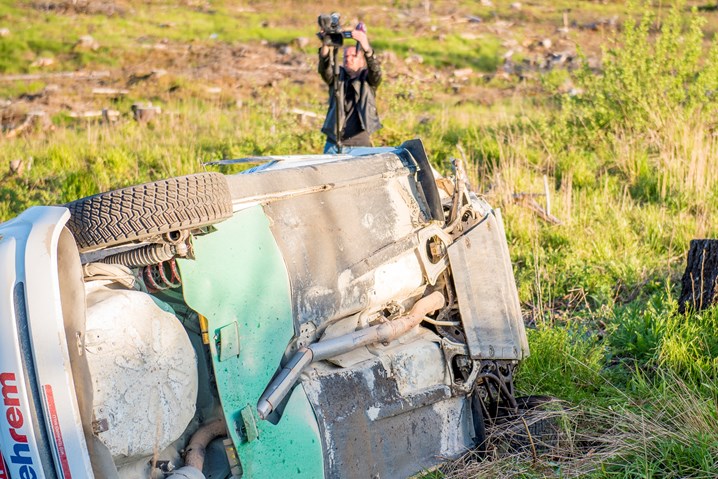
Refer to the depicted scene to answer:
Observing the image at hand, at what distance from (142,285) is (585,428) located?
2.21m

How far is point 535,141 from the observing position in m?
10.2

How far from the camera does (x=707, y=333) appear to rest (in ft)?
16.3

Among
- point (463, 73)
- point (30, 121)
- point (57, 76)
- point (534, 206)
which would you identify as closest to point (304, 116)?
point (30, 121)

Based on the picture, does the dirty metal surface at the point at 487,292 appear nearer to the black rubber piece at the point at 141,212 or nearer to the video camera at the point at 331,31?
the black rubber piece at the point at 141,212

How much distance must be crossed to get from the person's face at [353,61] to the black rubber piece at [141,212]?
593 centimetres

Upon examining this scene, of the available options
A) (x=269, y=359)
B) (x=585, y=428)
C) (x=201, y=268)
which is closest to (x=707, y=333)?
(x=585, y=428)

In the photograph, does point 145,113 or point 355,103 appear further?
point 145,113

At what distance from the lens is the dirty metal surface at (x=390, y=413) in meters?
3.37

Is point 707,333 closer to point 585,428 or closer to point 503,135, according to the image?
point 585,428

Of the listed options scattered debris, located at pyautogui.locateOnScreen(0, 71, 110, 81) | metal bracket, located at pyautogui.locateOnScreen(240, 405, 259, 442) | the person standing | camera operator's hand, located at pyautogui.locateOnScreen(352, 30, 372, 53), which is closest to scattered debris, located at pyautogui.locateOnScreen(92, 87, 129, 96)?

------------

Given task - Put each line of the listing above into a JSON list of strings, one string per line, with blank lines skipped and the pictures left out.

Result -
[
  "Refer to the depicted scene to answer:",
  "Observing the image at hand, at what distance from (142,285) is (585,428) located?",
  "2.21m",
  "How far is point 535,141 from the observing position in m?",
  "10.2",
  "How far from the camera does (x=707, y=333) appear to rest (in ft)?",
  "16.3",
  "Among",
  "- point (463, 73)",
  "- point (30, 121)",
  "- point (57, 76)",
  "- point (534, 206)",
  "which would you identify as closest to point (304, 116)?",
  "point (30, 121)",
  "Based on the picture, does the dirty metal surface at the point at 487,292 appear nearer to the black rubber piece at the point at 141,212 or nearer to the video camera at the point at 331,31?",
  "the black rubber piece at the point at 141,212",
  "How much distance must be crossed to get from the person's face at [353,61] to the black rubber piece at [141,212]?",
  "593 centimetres",
  "Upon examining this scene, of the available options",
  "A) (x=269, y=359)",
  "B) (x=585, y=428)",
  "C) (x=201, y=268)",
  "which is closest to (x=707, y=333)?",
  "(x=585, y=428)",
  "In the photograph, does point 145,113 or point 355,103 appear further?",
  "point 145,113",
  "At what distance from the lens is the dirty metal surface at (x=390, y=413) in meters?",
  "3.37",
  "Is point 707,333 closer to point 585,428 or closer to point 503,135, according to the image?",
  "point 585,428",
  "Of the listed options scattered debris, located at pyautogui.locateOnScreen(0, 71, 110, 81) | metal bracket, located at pyautogui.locateOnScreen(240, 405, 259, 442) | the person standing | camera operator's hand, located at pyautogui.locateOnScreen(352, 30, 372, 53), which is closest to scattered debris, located at pyautogui.locateOnScreen(92, 87, 129, 96)?"
]